#### INFORMATION PROVIDED

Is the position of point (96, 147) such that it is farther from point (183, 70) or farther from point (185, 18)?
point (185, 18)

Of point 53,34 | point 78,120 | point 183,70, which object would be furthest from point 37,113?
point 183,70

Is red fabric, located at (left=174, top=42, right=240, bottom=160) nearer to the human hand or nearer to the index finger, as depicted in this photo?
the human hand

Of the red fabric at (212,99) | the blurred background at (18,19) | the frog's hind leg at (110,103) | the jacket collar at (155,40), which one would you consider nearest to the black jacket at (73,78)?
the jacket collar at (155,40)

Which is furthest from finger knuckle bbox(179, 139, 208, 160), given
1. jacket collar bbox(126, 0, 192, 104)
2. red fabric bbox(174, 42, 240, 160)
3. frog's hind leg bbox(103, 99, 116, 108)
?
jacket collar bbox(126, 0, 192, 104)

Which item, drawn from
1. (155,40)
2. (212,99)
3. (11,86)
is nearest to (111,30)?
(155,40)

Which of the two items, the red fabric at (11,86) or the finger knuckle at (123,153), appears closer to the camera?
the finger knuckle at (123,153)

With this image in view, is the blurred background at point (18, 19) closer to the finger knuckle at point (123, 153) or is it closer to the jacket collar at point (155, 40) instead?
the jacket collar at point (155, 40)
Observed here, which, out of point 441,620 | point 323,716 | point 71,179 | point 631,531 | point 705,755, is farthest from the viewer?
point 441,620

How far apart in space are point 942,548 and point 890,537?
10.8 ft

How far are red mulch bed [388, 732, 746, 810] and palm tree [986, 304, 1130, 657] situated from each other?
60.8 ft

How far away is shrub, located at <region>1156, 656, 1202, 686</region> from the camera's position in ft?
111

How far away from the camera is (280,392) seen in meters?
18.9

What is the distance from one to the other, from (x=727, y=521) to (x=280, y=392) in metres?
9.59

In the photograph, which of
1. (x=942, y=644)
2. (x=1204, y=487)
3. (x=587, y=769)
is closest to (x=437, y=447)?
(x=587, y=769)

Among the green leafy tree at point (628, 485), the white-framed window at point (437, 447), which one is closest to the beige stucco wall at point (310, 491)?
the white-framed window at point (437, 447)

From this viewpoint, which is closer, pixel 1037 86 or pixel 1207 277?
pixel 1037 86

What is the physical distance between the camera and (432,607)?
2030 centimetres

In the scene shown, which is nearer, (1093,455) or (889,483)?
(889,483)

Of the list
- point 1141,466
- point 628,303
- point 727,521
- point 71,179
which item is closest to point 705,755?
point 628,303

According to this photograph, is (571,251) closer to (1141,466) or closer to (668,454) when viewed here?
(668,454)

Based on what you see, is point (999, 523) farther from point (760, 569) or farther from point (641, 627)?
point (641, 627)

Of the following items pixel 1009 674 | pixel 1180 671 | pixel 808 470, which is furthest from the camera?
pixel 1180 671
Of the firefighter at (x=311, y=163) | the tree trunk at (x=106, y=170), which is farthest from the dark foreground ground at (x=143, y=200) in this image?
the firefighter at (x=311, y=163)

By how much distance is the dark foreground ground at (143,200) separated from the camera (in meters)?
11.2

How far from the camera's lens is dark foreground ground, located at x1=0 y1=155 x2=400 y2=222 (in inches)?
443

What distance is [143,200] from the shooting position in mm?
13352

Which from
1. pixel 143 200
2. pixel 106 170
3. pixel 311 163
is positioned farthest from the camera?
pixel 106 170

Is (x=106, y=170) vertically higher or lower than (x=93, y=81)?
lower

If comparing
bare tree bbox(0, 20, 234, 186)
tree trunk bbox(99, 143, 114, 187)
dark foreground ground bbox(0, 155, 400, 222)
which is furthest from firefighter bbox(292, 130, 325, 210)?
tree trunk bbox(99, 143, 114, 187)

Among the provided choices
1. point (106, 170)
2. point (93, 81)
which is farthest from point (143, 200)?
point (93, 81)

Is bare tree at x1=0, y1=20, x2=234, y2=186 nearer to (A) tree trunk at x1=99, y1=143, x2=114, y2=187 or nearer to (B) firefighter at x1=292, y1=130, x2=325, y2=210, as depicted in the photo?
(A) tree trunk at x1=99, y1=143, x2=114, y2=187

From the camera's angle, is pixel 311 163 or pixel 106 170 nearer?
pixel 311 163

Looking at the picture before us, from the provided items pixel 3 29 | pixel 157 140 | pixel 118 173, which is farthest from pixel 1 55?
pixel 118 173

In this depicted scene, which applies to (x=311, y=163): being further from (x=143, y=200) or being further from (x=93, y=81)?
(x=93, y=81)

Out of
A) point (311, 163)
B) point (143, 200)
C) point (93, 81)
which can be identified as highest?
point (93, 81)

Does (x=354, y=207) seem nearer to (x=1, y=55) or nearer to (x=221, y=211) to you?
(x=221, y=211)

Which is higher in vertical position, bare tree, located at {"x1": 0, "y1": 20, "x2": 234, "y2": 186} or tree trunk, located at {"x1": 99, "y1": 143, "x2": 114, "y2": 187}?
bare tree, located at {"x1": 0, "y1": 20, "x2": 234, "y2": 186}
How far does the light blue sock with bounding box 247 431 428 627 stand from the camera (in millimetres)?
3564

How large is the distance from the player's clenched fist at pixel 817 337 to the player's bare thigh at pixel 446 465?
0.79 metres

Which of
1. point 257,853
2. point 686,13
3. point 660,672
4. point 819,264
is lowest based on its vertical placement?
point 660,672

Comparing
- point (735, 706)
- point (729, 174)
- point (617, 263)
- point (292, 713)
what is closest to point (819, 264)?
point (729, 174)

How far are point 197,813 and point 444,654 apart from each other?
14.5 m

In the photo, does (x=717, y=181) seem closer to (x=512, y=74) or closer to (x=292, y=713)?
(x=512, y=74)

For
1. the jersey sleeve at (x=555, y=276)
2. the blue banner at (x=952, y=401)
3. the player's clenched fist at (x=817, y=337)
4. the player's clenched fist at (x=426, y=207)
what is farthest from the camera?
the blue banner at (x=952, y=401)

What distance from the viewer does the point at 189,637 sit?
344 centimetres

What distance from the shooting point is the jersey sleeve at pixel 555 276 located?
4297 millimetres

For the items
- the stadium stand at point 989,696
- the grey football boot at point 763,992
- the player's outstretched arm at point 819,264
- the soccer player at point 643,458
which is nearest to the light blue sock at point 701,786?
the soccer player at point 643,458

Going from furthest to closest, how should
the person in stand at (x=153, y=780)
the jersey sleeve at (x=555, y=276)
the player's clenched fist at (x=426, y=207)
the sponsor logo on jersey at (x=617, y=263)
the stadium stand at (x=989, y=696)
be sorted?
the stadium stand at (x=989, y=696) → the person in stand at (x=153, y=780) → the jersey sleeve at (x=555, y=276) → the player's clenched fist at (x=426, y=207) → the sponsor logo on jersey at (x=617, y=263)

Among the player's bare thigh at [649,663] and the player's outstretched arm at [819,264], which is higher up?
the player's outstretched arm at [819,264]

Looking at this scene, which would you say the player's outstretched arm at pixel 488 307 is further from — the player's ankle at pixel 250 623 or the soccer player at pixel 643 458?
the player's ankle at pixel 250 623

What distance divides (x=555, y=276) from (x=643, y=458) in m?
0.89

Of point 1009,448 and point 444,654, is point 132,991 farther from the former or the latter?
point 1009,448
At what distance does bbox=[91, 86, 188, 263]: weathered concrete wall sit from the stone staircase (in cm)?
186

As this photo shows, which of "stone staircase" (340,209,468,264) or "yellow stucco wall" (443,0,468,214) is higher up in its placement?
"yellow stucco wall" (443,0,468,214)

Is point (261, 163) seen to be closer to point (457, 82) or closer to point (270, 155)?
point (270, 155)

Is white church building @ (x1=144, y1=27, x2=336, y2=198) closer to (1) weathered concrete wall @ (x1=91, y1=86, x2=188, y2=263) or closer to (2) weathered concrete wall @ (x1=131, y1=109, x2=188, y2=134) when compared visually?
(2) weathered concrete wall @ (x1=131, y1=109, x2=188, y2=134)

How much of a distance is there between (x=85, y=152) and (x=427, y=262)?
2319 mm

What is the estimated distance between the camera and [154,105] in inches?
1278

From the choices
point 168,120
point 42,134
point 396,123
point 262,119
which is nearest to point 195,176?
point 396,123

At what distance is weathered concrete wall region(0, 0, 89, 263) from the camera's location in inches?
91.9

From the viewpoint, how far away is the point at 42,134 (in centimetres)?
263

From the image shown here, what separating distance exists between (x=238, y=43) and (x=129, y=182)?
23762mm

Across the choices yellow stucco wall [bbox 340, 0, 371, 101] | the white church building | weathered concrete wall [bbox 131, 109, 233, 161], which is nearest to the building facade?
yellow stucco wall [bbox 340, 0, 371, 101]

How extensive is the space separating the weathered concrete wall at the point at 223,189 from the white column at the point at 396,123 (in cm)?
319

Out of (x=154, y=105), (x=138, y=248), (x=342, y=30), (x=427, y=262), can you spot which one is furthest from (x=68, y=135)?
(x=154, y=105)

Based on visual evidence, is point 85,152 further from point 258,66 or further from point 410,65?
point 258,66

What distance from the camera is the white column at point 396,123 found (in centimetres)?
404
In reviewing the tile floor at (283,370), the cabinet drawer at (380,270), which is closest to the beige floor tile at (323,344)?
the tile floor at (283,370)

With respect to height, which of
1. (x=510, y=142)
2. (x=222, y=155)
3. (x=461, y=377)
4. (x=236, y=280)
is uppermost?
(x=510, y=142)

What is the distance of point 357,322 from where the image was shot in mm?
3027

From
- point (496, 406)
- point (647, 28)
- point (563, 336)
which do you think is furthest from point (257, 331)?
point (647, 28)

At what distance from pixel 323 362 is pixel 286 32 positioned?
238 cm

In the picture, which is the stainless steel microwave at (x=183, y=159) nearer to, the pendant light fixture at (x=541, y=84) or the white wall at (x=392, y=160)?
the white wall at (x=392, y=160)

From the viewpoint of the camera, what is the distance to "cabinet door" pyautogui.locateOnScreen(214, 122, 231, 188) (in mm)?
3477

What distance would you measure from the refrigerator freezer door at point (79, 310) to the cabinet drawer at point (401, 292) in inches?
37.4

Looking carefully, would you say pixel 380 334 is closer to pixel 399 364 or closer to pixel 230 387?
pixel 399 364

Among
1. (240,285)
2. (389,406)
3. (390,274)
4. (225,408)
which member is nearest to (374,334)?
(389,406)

#### EXERCISE REQUIREMENTS
Rewrite the entries as a numbered list, starting at the line that contains "In reviewing the" and ending at the final line of the entries. Leave out the blank lines.

#### EXERCISE RESULT
1. In reviewing the tile floor at (283,370), the cabinet drawer at (380,270), which is closest to the beige floor tile at (323,344)?
2. the tile floor at (283,370)
3. With respect to height, which of
4. 1. (x=510, y=142)
5. 2. (x=222, y=155)
6. 3. (x=461, y=377)
7. 4. (x=236, y=280)
8. is uppermost?
9. (x=510, y=142)
10. What is the distance of point 357,322 from where the image was shot in mm?
11. 3027
12. From
13. - point (496, 406)
14. - point (647, 28)
15. - point (563, 336)
16. which do you think is furthest from point (257, 331)?
17. point (647, 28)
18. At what distance from pixel 323 362 is pixel 286 32 positioned?
19. 238 cm
20. In the picture, which is the stainless steel microwave at (x=183, y=159) nearer to, the pendant light fixture at (x=541, y=84) or the white wall at (x=392, y=160)?
21. the white wall at (x=392, y=160)
22. From the viewpoint of the camera, what is the distance to "cabinet door" pyautogui.locateOnScreen(214, 122, 231, 188) (in mm)?
23. 3477
24. What distance would you measure from the refrigerator freezer door at point (79, 310) to the cabinet drawer at point (401, 292) in inches?
25. 37.4
26. Looking carefully, would you say pixel 380 334 is closer to pixel 399 364 or closer to pixel 230 387?
27. pixel 399 364
28. Among
29. 1. (240,285)
30. 2. (389,406)
31. 3. (390,274)
32. 4. (225,408)
33. which member is nearest to (374,334)?
34. (389,406)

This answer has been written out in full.